Cobalt/cobaltous oxide based honeycombs for thermochemical heat storage in future concentrated solar power installations: Multi-cyclic assessment and semi-quantitative heat effects estimations

• Multi-cyclic evaluation of Co3O4 based honeycombs.
• Proof-of-concept of redox honeycomb reactor/heat exchanger for thermochemical storage.
• Al2O3 addition and honeycomb geometry tuning for thermomechanical stability improvement.
• Preliminary estimation of heat dissipation by imposed air flow.
• Structural and morphological characterization of fresh and used honeycombs.

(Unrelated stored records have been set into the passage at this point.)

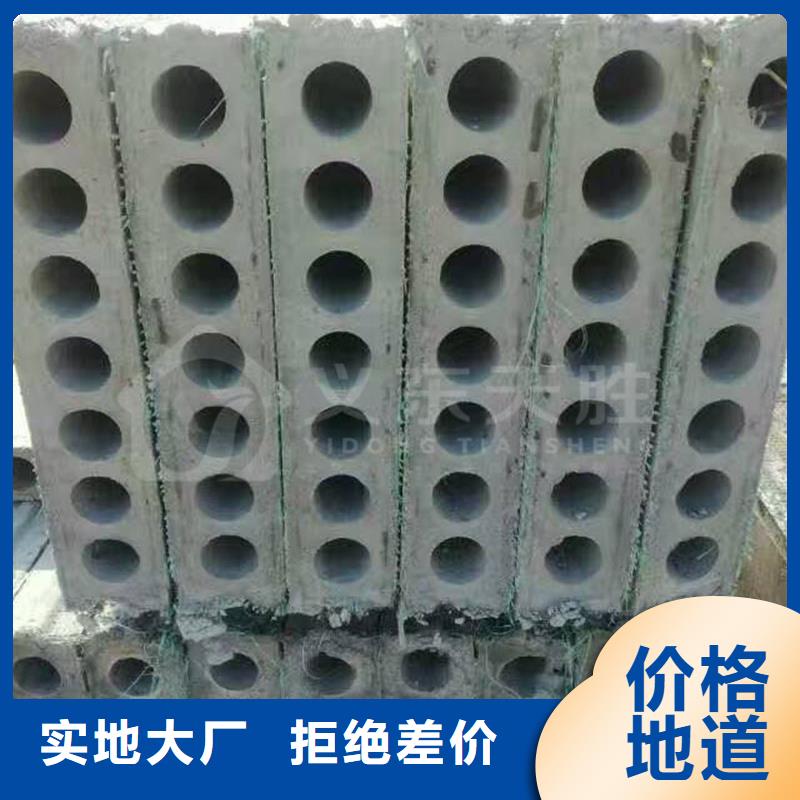 【轻质隔墙板】-轻质外墙板一站式采购商家-军益晟建筑施工(潍坊市分公司)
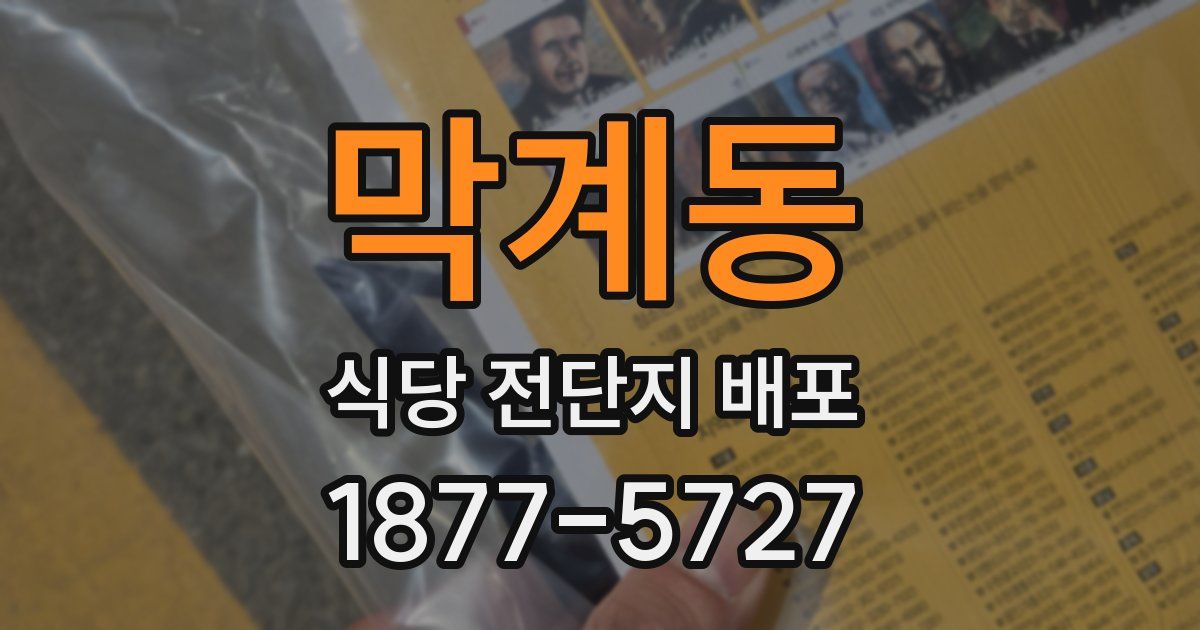 막계동 식당 전단지 배포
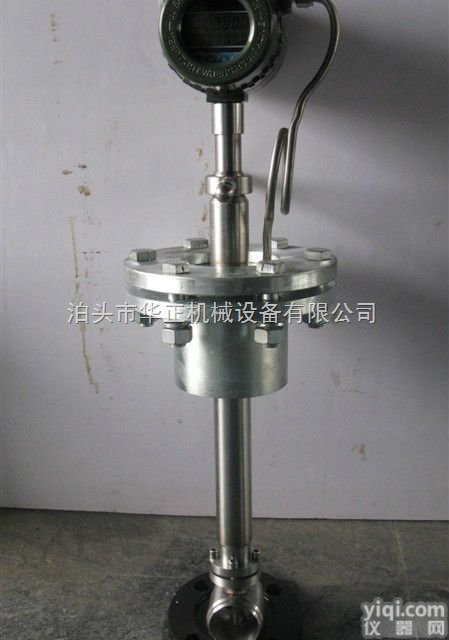 <em>LUGB  智能涡街流量计</em>,LUGB涡街蒸汽流量计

The present study relates to the preparation and evaluation of small-scale honeycomb structures as compact reactors/heat exchangers via exploitation of the cobalt/cobaltous oxide (Co3O4/CoO) cyclic reduction–oxidation (redox) heat storage scheme. The structures considered included in-house extruded monoliths (pure cobalt oxide and cobalt oxide/alumina composites) and commercial cordierite substrates coated with Co3O4. The samples were subjected to multi-cyclic redox operation under air flow, in the temperature range of 700–1000 °C. Reduction occurred during heating up to 1000 °C, while oxidation took place during cooling. Redox performance was evaluated on the basis of on-line oxygen release/consumption measurements, while continuous monitoring of imposed air flow reactor inlet/outlet temperatures facilitated the preliminary estimation of heat dissipation in the duration and after completion of the exothermic reaction (oxidation). For all samples, redox performance remained stable in the course of multi-cyclic exposure. In terms of heat transfer, there is strong indication that both composition and the geometry of the honeycomb are important. The pure Co3O4 extruded honeycomb exhibited the highest heat dissipation efficiency but suffered from severe deformation upon multi-cyclic operation. The addition of a small amount of alumina in the aforementioned composition (10% on the basis of total initial mass of oxides), particularly when combined with an increase of the honeycomb wall thickness, substantially improved macro-structural stability upon thermal/redox cycling. The Co3O4-coated cordierite monoliths showed essentially the same normalised redox performance with the pure Co3O4 extruded honeycomb, however the overall heat dissipation achieved was lower. Regarding the effect of redox cycling on the structural stability of studied formulations, pure Co3O4 samples exhibited notable swelling. In the case of the extruded body, this resulted to structural collapse while for the coated cordierite honeycomb, expansion of the coating layer led to partial channels blocking. Based on relevant morphological and structural post-analysis, it was concluded that formation of cobalt aluminate largely reduced swelling intensity.